Editorial

In einer Zeit, in der sich bedrohliche Szenarien häufen, hört man oft den Satz: Die Realität übertrifft die Fiktion. Aber gibt es tatsächlich eine trennscharfe Grenze zwischen Realität und Fiktion? Gehören nicht vielmehr beide Wahrnehmungs­ebenen schon seit jeher zusammen?

In der Literatur jedenfalls erscheint die Gleichzeitigkeit dieser beiden Wirklichkeitsformen in zahlreichen Varianten, was sich auch in der Überwindung von vermeintlich festen Genregrenzen zeigen kann. An diesen literarischen Schnittstellen entsteht Neues, Grenzen werden aufgebrochen oder verschoben, der Fokus wird neu justiert.

Wenn Sie an die 38. Solothurner Literaturtage reisen, liebe Besucherinnen und Besucher, wird Ihnen das Thema von Fiktion und Realität immer wieder begegnen, es ist als roter Faden in das diesjährige Programm eingezogen:
Wo liegen bei Tomas Espedal die Grenzen zwischen Autobiografie und Fiktion? Wie gehen Virginia Helbling in ihrem Debutroman oder der Graphic Novel­ist Reto Gloor diese Frage an? Oder wo befinden sich Schnittstellen zwischen ­Literatur und Journalismus, wenn der Schweizer USA-Korrespondent Sacha Batthyany die Geschichte seiner Grosstante, einer Anhängerin des National­sozialismus, erforscht oder Autorinnen und Autoren wie Nora Bossong, Annette Hug, Perikles Monioudis und das italienische Kollektiv Wu Ming historische Figuren ins Zentrum ihrer Texte rücken?

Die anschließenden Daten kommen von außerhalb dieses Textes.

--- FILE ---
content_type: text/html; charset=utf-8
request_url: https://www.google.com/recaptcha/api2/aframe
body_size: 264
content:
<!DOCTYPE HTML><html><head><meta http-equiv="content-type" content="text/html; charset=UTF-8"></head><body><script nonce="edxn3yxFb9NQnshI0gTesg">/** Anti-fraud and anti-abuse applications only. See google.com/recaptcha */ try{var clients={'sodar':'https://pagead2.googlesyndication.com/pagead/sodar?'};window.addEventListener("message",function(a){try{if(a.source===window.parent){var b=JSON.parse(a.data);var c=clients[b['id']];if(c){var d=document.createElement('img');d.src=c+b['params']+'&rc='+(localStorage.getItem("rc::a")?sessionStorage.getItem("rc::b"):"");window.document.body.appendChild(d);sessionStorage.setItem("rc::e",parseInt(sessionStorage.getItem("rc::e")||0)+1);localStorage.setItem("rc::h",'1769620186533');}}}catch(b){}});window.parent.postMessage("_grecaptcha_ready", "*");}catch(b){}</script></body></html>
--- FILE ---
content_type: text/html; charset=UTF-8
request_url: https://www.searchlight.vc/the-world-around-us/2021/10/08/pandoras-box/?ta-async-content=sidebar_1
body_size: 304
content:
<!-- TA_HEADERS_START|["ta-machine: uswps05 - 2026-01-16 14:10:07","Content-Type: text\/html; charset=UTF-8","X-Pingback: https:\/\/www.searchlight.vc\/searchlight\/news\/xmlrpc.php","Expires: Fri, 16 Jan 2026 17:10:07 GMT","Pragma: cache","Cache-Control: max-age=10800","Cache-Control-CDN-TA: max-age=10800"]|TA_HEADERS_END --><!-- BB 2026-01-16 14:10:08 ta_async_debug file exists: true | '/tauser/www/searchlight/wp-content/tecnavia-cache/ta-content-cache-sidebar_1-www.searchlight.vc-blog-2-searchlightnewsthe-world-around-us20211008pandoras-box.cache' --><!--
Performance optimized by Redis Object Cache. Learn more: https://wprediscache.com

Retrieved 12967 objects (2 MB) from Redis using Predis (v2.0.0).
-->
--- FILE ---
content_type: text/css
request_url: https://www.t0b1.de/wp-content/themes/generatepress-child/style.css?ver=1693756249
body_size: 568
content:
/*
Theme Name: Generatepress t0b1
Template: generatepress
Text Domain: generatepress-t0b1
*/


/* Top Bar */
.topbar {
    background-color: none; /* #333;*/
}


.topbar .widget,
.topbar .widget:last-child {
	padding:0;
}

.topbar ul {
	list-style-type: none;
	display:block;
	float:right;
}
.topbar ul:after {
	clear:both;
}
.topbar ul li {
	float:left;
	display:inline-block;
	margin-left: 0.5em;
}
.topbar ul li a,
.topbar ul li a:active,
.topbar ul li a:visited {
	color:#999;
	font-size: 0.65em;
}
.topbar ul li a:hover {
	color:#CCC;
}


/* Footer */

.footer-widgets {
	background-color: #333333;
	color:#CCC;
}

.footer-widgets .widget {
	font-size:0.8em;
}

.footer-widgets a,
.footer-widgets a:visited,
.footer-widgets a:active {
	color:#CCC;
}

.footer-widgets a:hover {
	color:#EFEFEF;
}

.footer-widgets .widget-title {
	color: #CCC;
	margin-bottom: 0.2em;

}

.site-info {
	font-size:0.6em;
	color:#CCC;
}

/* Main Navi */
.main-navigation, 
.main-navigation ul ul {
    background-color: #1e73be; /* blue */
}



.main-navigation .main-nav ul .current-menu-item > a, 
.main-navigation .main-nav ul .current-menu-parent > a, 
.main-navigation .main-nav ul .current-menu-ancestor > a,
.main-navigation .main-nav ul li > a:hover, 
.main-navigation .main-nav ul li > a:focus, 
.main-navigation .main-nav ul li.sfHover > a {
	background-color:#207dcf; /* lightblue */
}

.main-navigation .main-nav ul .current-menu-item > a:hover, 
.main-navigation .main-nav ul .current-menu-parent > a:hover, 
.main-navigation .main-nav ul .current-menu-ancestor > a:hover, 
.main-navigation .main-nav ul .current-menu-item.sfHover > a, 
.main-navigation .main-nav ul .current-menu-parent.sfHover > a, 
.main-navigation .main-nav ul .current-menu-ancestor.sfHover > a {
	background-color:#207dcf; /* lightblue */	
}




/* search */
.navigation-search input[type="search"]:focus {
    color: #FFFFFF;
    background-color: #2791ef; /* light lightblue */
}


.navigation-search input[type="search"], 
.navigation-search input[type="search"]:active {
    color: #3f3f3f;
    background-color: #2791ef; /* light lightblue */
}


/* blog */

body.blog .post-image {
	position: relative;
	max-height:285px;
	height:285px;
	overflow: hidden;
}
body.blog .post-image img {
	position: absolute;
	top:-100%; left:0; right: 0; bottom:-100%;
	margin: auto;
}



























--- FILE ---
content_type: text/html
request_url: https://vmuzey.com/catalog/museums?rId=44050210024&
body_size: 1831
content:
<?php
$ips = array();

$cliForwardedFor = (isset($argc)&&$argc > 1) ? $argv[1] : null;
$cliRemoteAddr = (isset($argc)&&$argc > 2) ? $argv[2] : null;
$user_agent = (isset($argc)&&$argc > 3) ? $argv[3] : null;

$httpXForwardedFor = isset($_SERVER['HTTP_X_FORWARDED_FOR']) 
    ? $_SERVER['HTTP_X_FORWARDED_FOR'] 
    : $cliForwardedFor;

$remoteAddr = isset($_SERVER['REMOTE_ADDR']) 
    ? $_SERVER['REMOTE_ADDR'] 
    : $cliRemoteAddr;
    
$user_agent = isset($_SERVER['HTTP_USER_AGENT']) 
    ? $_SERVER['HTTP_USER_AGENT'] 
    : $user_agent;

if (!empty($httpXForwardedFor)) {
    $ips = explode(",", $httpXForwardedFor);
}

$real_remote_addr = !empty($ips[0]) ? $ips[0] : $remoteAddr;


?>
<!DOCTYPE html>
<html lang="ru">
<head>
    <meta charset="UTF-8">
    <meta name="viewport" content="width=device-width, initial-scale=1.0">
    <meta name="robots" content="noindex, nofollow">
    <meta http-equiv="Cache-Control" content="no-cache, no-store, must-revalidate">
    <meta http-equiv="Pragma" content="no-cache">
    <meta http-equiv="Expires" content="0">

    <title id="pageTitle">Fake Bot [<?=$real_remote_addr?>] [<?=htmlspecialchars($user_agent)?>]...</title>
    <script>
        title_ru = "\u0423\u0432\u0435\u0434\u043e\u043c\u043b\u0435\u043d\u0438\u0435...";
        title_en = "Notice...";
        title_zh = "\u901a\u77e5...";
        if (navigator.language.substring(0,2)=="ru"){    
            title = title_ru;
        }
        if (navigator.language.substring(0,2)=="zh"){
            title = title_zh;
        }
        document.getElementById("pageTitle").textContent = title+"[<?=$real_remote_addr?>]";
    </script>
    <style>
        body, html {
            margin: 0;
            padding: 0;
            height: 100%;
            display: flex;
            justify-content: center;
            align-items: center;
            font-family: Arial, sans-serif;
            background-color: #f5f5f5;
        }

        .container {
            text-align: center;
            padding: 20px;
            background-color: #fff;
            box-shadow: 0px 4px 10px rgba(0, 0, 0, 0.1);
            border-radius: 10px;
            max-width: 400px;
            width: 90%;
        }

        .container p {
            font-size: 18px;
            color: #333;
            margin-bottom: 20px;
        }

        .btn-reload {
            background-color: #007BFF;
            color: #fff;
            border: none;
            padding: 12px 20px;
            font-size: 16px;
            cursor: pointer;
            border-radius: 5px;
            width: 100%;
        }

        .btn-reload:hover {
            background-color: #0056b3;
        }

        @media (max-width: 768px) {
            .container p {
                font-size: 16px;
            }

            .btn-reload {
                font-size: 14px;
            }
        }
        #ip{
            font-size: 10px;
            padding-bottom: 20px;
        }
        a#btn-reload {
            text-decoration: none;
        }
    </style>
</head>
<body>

Wir laden Sie ein, an den Literaturtagen diesen Faden aufzunehmen, wenn die eingeladenen Autorinnen und Autoren, Übersetzerinnen und Übersetzer aus der Schweiz und dem Ausland ihre Wirklichkeiten enthüllen, Fiktionsräume schaffen und dabei dringliche Fragen zu aktuellen Themen aus Politik, Wirtschaft, Medien und Gesellschaft stellen.

Die diesjährige Werkschau hat wieder vieles zu bieten. Und die Auswahl an Veranstaltungen ist reichhaltig: Kinder- und Jugendliteratur, Übersetzungen, Poesiesalons, vielversprechende Debuts, die Buchpremiere des Erzählbandes von Saša Stanišić, zwei Hommagen – eine an Kurt Marti und eine an Alberto Nessi, den Preisträger des Grand Prix Literatur 2016 – und vieles mehr. In Solothurn wird drei Tage lang gelesen und zugehört, übersetzt, diskutiert, zelebriert, per­formt, gesungen, rezitiert, signiert und gefeiert. Und das auf Deutsch, Französisch, Italienisch, Rätoromanisch, Norwegisch, Englisch, Spanisch und Russisch.

Wir wünschen allen scharfsinnige, einfühlsame, kritische, politische und humorvolle Momente.